Assigned task 1: Please revise the plague passage from "All over Christendom" to "the invisible destroyer.", swapping "invisible destroyer" for "unseen destroyer".
Assigned task 2: Write what comes next in the plague passage, starting after its final sentence.

Document excerpt:
Nor was victorious and prosperous England exempt from the visitation which fell so heavily on her vanquished and impoverished foe. Far different was the case. At first the pestilence made its presence felt on the coasts of Dorset and Devon; but on the coast it did not long linger. Finding its way, on the one hand, to Norwich, and, on the other, to Bristol and Gloucester--all three seats of the woollen manufactures, flourishing under Queen Philippa's patronage--it wrought terrible havoc in these hives of industry, and finally, taking possession of London, caused such mortality that the living could scarce bury the dead. In one churchyard--that of the Charter House--several hundred funerals took place daily.

All over Christendom there seemed to hang a curse. In many places the pestilence swept away a fourth of the population; in others a third disappeared during its prevalence; and, in several, not more than one inhabitant out of ten survived its inroads. Even the beasts of the field yielded to its influence. Sheep and cattle perished as well as human beings; and in some places the air was so polluted that it was all but impossible to inhale it without catching the infection. Under such circumstances every bond of attachment seemed to burst asunder. Servants fled from their masters, wives from their husbands, and children from their parents. Nothing could exceed the awe which was inspired by the invisible destroyer.

At length the calamity, after passing through various stages, reached the worst, and gradually a change took place, and men began to look around them, and once more breathe freely. Forthwith a great reaction took place: people said, "Let us eat, drink, and be merry"; and many who but lately, when their danger appeared imminent, had been calling on the rocks to fall on them and cover them, now hastened to break loose from all restraint, set all laws at defiance, rushed into excess without scruple, and fearlessly ate the bread of wickedness and drank the wine of violence.

Information shown:

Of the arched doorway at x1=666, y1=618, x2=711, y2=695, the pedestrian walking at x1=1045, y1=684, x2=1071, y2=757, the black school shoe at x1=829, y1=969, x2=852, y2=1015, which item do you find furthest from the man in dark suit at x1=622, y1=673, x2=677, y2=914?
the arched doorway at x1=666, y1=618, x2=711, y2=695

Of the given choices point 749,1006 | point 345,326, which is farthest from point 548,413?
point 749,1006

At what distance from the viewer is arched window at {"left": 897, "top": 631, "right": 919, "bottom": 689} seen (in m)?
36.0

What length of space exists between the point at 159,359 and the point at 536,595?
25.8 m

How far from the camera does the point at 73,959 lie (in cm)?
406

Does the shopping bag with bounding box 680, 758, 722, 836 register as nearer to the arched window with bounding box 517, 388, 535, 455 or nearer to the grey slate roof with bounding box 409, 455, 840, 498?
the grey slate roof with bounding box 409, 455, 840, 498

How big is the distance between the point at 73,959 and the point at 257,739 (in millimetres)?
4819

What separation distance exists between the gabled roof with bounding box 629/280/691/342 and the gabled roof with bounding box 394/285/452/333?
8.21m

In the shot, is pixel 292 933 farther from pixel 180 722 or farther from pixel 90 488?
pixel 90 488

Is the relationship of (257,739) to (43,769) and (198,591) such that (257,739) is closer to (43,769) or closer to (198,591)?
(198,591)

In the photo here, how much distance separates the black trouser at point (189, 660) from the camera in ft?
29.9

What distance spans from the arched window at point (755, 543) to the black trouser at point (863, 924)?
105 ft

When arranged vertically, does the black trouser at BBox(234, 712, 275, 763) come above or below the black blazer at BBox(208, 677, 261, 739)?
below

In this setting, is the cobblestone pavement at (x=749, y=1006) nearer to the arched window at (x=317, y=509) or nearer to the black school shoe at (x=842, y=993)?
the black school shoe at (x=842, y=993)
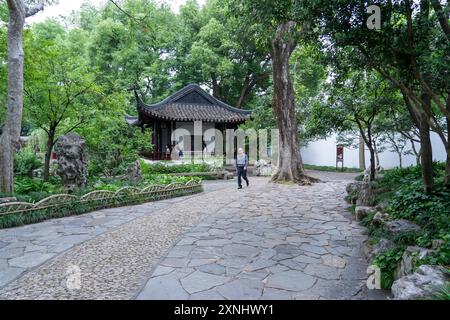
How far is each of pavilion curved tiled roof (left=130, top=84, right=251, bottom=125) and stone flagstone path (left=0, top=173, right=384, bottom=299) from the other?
1244 centimetres

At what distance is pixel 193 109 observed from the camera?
2180 cm

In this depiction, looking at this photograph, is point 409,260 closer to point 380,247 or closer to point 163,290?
point 380,247

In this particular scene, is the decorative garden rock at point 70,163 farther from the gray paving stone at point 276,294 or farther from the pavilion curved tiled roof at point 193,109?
the pavilion curved tiled roof at point 193,109

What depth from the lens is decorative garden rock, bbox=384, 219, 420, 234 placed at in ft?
15.8

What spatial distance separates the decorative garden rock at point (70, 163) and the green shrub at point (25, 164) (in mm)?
9429

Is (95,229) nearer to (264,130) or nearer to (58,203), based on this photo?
(58,203)

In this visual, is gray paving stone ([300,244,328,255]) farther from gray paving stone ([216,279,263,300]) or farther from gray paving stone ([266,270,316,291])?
gray paving stone ([216,279,263,300])

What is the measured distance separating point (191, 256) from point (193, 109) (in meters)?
17.9

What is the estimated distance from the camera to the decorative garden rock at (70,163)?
8.98 metres

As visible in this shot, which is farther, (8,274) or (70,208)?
(70,208)

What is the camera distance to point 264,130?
21297 mm

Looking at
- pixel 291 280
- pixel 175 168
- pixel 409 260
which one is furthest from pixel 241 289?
pixel 175 168

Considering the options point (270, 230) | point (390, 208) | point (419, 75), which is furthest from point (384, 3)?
point (270, 230)

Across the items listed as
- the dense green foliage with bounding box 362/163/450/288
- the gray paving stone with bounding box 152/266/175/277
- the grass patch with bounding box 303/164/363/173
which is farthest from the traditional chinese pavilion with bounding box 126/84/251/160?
the gray paving stone with bounding box 152/266/175/277
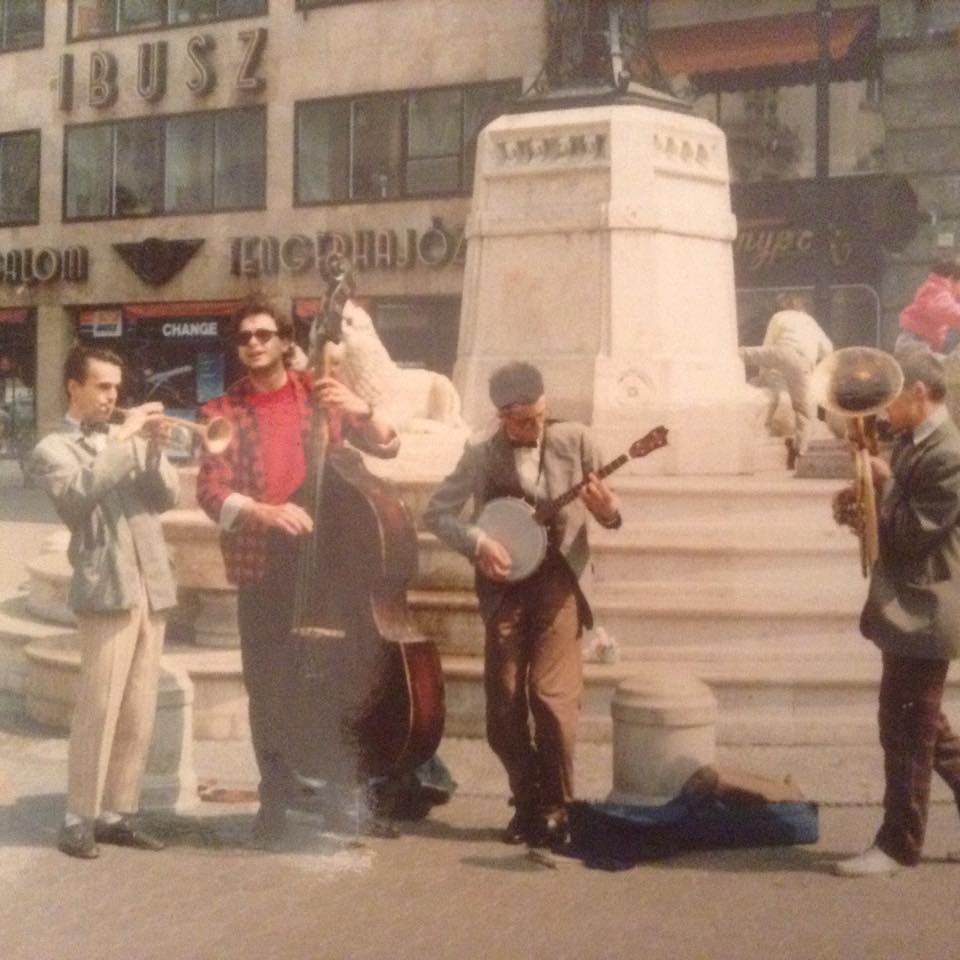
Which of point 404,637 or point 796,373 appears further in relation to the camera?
point 796,373

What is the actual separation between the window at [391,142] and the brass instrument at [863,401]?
71.5 feet

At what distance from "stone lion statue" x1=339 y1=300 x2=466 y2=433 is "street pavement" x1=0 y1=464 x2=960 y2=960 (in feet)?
11.2

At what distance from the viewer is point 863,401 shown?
5926mm

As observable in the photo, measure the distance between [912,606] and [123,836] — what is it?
289 cm

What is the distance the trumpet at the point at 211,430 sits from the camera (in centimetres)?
598

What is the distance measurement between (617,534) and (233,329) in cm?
314

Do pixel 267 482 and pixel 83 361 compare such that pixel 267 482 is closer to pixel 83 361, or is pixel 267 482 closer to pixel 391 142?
pixel 83 361

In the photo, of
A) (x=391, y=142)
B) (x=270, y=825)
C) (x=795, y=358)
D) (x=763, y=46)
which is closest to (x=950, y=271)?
(x=795, y=358)

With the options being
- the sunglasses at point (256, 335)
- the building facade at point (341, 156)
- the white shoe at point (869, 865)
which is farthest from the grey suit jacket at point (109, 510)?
the building facade at point (341, 156)

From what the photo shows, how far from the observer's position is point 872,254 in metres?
24.1

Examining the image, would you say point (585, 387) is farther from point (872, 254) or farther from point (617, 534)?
point (872, 254)

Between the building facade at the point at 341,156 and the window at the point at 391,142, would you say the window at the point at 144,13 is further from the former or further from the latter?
the window at the point at 391,142

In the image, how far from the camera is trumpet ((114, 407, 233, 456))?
5.98m

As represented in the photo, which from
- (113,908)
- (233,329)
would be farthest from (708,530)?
(113,908)
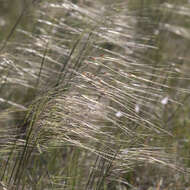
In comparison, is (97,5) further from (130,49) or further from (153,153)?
(153,153)

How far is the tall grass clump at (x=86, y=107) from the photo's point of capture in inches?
54.8

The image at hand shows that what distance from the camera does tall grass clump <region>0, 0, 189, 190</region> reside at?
1.39m

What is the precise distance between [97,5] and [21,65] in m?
0.58

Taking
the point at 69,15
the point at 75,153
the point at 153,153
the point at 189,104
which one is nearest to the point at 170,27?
the point at 189,104

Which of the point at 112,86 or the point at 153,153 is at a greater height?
the point at 112,86

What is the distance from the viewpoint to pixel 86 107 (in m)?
1.39

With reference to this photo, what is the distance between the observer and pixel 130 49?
7.51ft

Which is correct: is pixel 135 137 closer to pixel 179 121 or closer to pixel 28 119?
pixel 28 119

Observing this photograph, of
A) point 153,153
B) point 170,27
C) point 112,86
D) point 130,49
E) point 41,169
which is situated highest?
point 170,27

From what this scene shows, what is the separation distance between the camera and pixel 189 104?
2529 mm

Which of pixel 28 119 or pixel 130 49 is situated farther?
pixel 130 49

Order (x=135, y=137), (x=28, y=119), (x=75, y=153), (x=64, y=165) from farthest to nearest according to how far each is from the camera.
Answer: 1. (x=64, y=165)
2. (x=75, y=153)
3. (x=28, y=119)
4. (x=135, y=137)

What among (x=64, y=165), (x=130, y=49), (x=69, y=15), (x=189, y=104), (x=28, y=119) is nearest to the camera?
(x=28, y=119)

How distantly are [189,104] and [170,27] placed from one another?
48 cm
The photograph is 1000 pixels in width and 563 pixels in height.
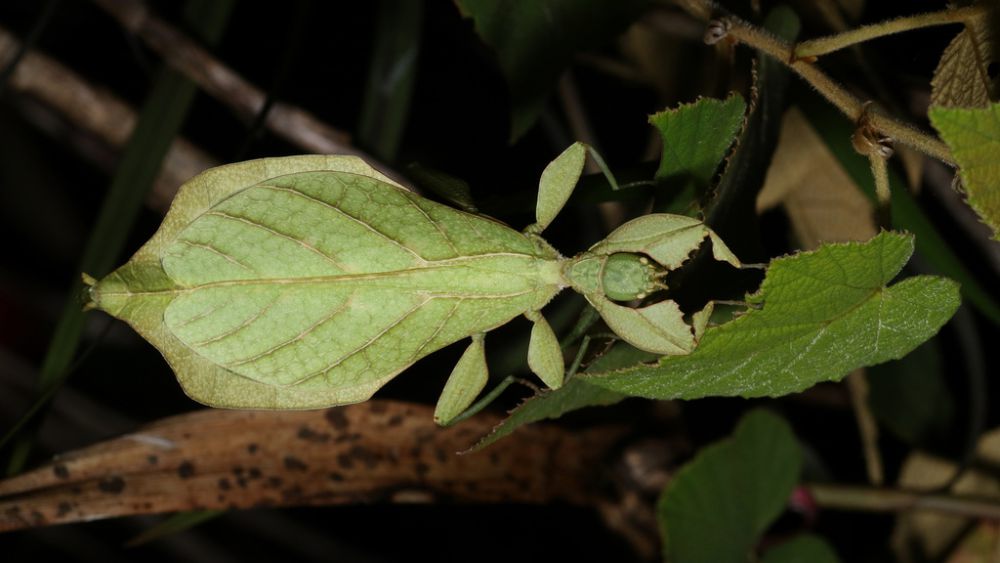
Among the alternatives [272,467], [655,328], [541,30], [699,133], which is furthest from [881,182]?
[272,467]

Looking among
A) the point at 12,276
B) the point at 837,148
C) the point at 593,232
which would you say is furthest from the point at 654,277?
the point at 12,276

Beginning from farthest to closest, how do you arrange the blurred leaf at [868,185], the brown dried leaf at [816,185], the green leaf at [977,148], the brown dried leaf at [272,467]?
the brown dried leaf at [816,185] < the blurred leaf at [868,185] < the brown dried leaf at [272,467] < the green leaf at [977,148]

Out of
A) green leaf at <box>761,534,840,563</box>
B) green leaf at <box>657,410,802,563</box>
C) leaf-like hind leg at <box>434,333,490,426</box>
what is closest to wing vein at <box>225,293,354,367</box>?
leaf-like hind leg at <box>434,333,490,426</box>

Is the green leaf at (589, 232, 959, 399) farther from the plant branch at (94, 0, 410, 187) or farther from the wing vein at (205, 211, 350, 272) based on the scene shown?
the plant branch at (94, 0, 410, 187)

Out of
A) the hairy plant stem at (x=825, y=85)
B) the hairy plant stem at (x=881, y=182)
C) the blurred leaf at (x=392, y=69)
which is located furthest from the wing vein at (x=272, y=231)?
the blurred leaf at (x=392, y=69)

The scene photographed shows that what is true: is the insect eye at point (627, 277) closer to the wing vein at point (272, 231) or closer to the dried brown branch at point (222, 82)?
the wing vein at point (272, 231)

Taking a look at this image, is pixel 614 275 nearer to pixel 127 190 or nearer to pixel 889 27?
pixel 889 27

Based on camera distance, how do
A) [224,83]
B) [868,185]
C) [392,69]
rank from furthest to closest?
[392,69] → [224,83] → [868,185]
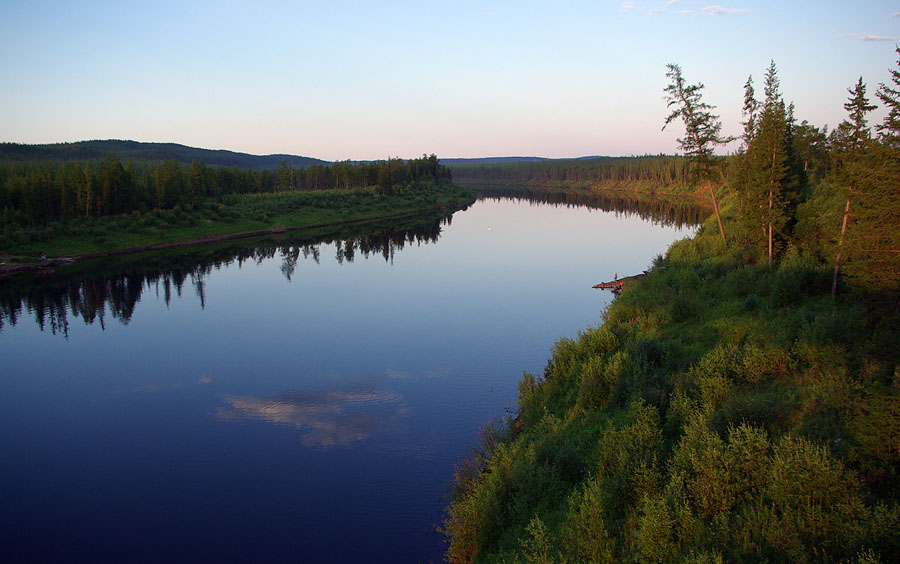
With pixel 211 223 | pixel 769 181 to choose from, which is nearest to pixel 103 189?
pixel 211 223

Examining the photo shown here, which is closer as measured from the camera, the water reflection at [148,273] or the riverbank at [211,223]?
the water reflection at [148,273]

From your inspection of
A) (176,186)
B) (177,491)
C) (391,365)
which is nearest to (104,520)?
(177,491)

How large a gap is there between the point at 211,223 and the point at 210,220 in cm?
131

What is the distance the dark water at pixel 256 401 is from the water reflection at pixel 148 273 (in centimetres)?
32

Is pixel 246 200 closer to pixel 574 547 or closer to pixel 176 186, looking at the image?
pixel 176 186

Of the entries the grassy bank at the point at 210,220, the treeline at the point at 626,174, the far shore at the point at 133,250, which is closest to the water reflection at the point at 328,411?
the far shore at the point at 133,250

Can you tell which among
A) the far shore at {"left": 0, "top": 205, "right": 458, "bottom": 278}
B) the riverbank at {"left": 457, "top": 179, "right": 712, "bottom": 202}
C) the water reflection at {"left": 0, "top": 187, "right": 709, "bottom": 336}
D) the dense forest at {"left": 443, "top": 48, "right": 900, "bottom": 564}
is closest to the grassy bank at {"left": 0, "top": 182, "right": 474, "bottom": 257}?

Output 1:
All over Christendom there seemed to hang a curse. In many places the pestilence swept away a fourth of the population; in others a third disappeared during its prevalence; and, in several, not more than one inhabitant out of ten survived its inroads. Even the beasts of the field yielded to its influence. Sheep and cattle perished as well as human beings; and in some places the air was so polluted that it was all but impossible to inhale it without catching the infection. Under such circumstances every bond of attachment seemed to burst asunder. Servants fled from their masters, wives from their husbands, and children from their parents. Nothing could exceed the awe which was inspired by the unseen destroyer.

Output 2:
At the same time, fanaticism, raising her head, sent forth her votaries, and the consequences were fatal and unfortunate in more ways than one.

A fierce persecution of the Jews at once commenced in France and other countries where they were to be found. Accused by the populace of having caused the plague by poisoning the rivers and fountains, the unhappy Hebrews were hunted, burnt, and massacred by thousands. Never has the multitude been animated by so savage a spirit as then urged them on to cruelty and bloodshed. Every Jew appeared to be marked out for destruction; and the spirit of persecution, spreading daily, became so fierce and general that the Jews, having no hope of escape elsewhere, crowded towards Avignon, and sought safety--nor in vain--in the territories of the Church and under the protection of the Pope.

Meanwhile it was prophesied that, for one hundred years, people with iron scourges were to come to destroy the Jews; and now there appeared, in Germany, a sect of enthusiasts, of both sexes, who carried the iron scourges, but who, instead of applying them to the backs of the Jews, applied them to their own. Finding their way from Germany into Flanders, and from Flanders into England, these men and women--known as Flagellants--travelled in companies, and set reason and decency at defiance. Believing, or pretending to believe, that their sufferings were agreeable to the Divinity, they appeared in the squares and public places of cities and towns, naked to the girdle, and, while chanting, in a piteous tone, canticles of the nativity and passion of the Redeemer of Mankind, scourged themselves with their iron hoops, to expiate, as they said, the sins of the world.

In the midst of all this confusion, and persecution, and fanaticism, an event occurred which produced consequences of importance. One August day that pale spectre, which visits the castles of kings as impartially as the cottages of the poor, appeared at Nogent-le-Roi, where Philip of Valois then was. In his palace at that town, which is situated on the Eure, five leagues from Chartres, Philip, at the age of fifty-eight, breathed his last. Immediately his eldest son, John, previously known as Duke of Normandy, was hailed as King of France, and a new scene opened.